On a base level, we pursue pleasure, but if one digs deeper, we’re searching for meaning. Where can a Jew find meaning? In the search for truth.
Take Jewish unity for example. It isn’t a feel-good slogan we say so we can get more done or to get along. The Jewish people really are one body, each of us is part of Kenesses Yisrael. When we connect with another, we are connecting to ourselves—just in a separate body.
This is so true that it is reflected in halachah. One who was already yotzei kiddush can still make kiddush for someone who wasn’t yotzei because “kol Yisrael areivin ze lazeh—all of Israel are responsible one for the other.” If another yid hasn’t heard kiddush or put on tefillin or didn’t light Shabbos candles, our mitzvah is lacking.

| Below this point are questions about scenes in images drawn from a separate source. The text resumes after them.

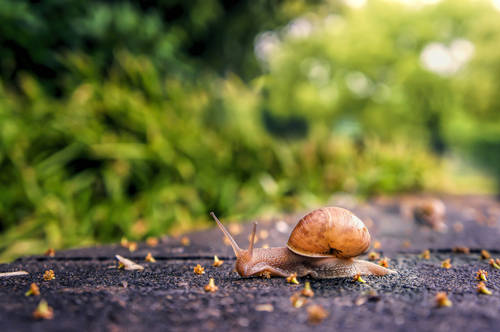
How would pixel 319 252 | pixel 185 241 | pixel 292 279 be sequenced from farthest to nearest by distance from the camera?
1. pixel 185 241
2. pixel 319 252
3. pixel 292 279

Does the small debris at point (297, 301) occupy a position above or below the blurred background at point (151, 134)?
below

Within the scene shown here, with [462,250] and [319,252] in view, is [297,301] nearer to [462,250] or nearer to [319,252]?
[319,252]

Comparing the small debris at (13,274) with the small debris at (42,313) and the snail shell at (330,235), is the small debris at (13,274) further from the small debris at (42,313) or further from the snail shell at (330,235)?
the snail shell at (330,235)

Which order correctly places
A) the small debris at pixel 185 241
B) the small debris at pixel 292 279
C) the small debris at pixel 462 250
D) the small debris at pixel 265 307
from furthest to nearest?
the small debris at pixel 185 241
the small debris at pixel 462 250
the small debris at pixel 292 279
the small debris at pixel 265 307

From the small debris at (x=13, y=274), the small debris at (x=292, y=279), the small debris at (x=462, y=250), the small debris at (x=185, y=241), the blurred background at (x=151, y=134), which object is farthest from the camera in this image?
the blurred background at (x=151, y=134)

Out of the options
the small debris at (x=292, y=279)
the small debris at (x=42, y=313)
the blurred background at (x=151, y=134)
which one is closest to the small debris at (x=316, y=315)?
the small debris at (x=292, y=279)

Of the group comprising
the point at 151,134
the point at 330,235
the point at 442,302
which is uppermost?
the point at 151,134

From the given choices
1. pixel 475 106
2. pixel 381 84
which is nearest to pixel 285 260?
pixel 475 106

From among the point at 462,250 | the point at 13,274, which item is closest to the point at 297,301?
the point at 13,274

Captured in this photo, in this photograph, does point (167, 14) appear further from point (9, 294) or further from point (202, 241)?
point (9, 294)
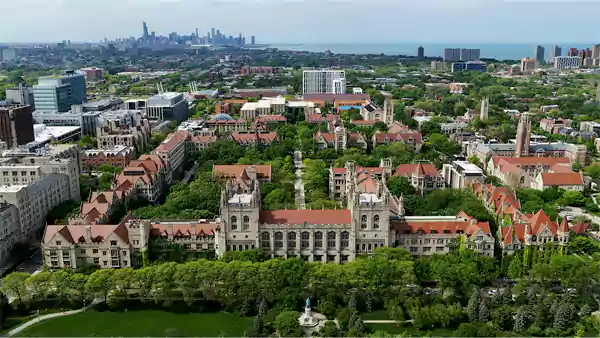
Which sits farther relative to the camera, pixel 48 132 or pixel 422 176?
pixel 48 132

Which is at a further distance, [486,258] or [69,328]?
[486,258]

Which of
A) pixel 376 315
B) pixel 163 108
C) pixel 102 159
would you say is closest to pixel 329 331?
pixel 376 315

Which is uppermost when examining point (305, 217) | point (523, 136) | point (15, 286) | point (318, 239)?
point (523, 136)

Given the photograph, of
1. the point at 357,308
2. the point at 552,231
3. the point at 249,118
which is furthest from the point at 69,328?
the point at 249,118

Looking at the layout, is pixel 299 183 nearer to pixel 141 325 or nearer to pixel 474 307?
pixel 141 325

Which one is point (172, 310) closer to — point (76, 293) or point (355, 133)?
point (76, 293)

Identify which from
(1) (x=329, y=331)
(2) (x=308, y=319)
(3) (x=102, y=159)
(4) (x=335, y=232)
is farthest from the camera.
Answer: (3) (x=102, y=159)

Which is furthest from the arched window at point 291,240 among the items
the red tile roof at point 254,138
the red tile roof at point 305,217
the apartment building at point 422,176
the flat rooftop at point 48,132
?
the flat rooftop at point 48,132
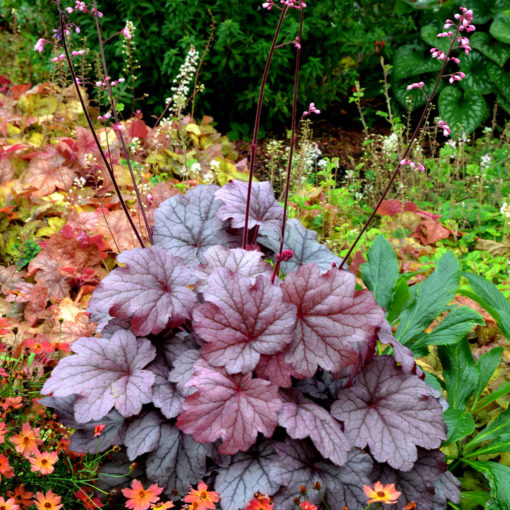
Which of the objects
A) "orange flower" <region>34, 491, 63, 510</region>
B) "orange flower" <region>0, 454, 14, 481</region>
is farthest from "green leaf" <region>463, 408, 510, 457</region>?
"orange flower" <region>0, 454, 14, 481</region>

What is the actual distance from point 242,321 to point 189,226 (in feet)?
2.06

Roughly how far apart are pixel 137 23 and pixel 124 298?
3.73 m

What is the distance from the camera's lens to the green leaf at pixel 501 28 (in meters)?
5.59

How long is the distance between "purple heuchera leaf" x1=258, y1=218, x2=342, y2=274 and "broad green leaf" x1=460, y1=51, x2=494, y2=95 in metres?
4.55

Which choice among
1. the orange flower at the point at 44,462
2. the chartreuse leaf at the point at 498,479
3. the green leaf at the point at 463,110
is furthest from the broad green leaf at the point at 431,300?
the green leaf at the point at 463,110

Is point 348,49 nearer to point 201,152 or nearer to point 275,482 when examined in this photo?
point 201,152

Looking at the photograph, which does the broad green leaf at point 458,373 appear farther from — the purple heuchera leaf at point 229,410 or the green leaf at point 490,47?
the green leaf at point 490,47

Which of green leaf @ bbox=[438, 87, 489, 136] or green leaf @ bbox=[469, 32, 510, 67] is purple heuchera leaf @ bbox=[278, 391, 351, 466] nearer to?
green leaf @ bbox=[438, 87, 489, 136]

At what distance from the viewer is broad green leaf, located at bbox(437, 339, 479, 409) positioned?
6.46 feet

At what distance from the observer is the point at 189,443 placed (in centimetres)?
159

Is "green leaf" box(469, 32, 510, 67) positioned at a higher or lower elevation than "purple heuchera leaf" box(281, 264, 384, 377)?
lower

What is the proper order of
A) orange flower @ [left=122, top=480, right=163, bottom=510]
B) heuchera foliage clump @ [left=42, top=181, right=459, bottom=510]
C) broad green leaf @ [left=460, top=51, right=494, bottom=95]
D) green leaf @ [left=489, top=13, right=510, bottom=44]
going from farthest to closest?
1. broad green leaf @ [left=460, top=51, right=494, bottom=95]
2. green leaf @ [left=489, top=13, right=510, bottom=44]
3. heuchera foliage clump @ [left=42, top=181, right=459, bottom=510]
4. orange flower @ [left=122, top=480, right=163, bottom=510]

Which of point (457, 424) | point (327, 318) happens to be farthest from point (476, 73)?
point (327, 318)

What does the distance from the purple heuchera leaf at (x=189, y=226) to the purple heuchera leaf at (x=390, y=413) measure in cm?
74
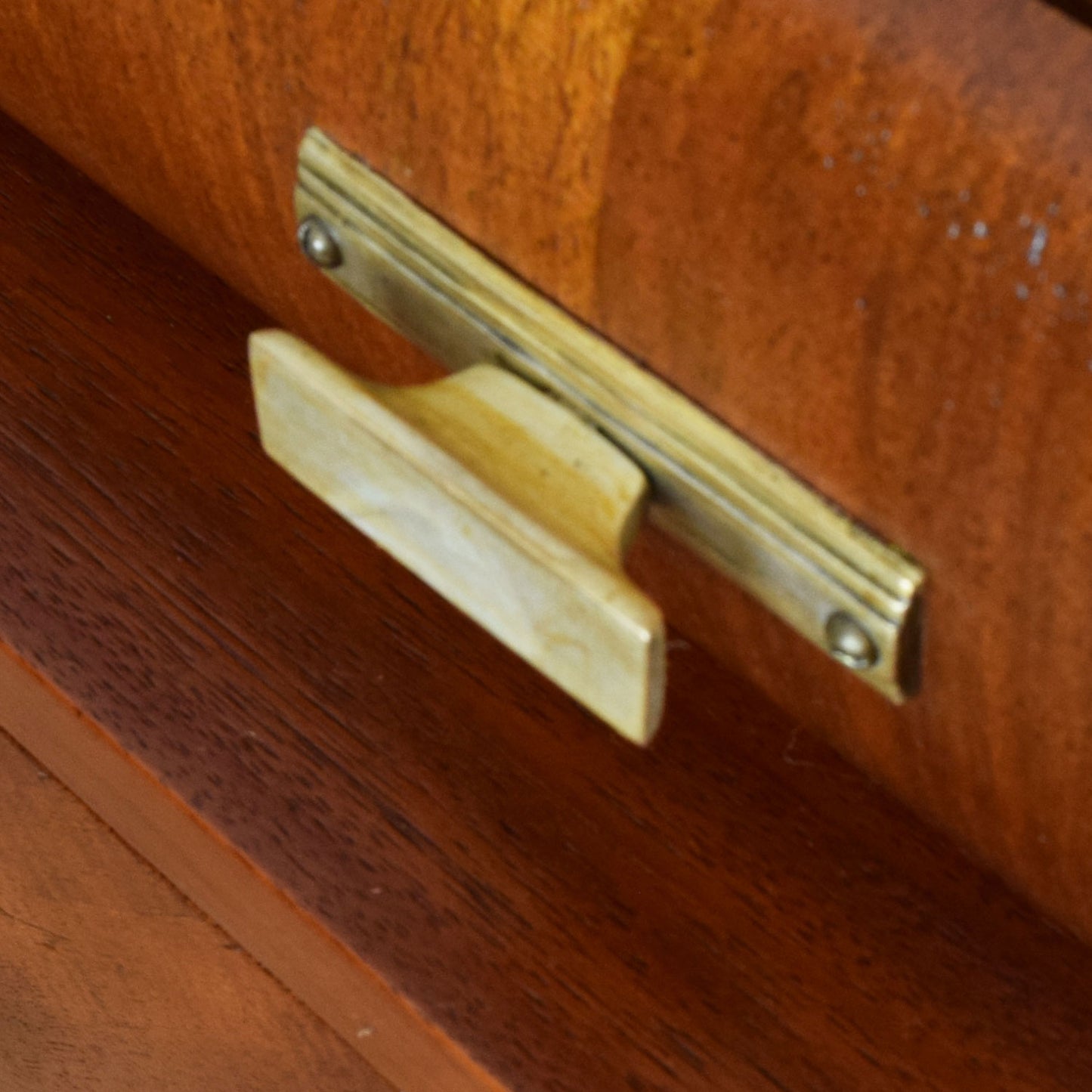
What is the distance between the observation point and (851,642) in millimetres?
361

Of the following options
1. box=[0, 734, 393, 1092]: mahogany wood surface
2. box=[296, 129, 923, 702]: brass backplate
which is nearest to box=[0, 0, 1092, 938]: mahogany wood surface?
box=[296, 129, 923, 702]: brass backplate

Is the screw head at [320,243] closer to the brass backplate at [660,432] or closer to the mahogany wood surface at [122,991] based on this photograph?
the brass backplate at [660,432]

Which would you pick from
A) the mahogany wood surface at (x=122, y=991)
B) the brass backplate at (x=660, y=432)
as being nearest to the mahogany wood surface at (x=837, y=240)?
the brass backplate at (x=660, y=432)

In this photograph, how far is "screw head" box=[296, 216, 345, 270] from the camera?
1.37ft

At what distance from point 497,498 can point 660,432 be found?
A: 39 millimetres

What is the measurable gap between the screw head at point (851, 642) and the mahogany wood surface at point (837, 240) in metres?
0.01

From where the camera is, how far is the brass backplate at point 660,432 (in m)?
0.35

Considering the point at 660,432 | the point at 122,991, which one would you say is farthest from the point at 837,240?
the point at 122,991

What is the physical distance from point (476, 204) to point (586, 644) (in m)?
0.10

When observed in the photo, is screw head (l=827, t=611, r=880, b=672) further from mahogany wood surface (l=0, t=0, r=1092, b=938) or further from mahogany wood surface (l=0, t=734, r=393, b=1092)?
mahogany wood surface (l=0, t=734, r=393, b=1092)

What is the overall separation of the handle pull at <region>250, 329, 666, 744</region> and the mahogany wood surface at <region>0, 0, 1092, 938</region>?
0.10ft

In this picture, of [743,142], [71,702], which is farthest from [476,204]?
[71,702]

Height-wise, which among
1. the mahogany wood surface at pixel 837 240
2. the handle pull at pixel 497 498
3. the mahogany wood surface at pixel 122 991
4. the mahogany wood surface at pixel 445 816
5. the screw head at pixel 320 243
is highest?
the mahogany wood surface at pixel 837 240

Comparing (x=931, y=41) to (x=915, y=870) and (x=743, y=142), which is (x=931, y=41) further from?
(x=915, y=870)
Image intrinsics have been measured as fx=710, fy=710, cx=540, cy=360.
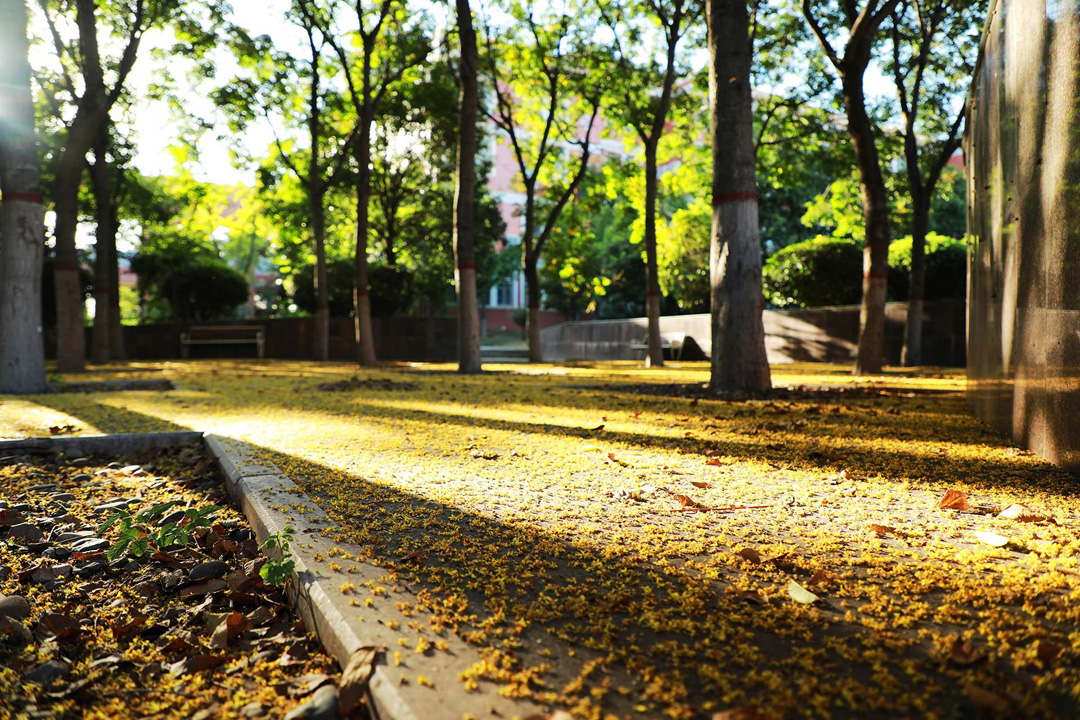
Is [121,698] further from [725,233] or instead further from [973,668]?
[725,233]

When we do something, positive or negative, it affects every other member of Klal Yisrael. We are in the same boat. I used to hate when my principal used that analogy to explain why everyone was being punished, but he was right. We are in one boat.
Focusing on this reality can help us overcome our instinctive self-centeredness.
The same is true regarding our belief in the Creator. We don’t believe in one because it gives us calm or because it makes us feel good. We believe in a Creator because this world was created. And this Creator really did communicate what He expects from us in the Torah.
And ultimately the Mashiach really will come.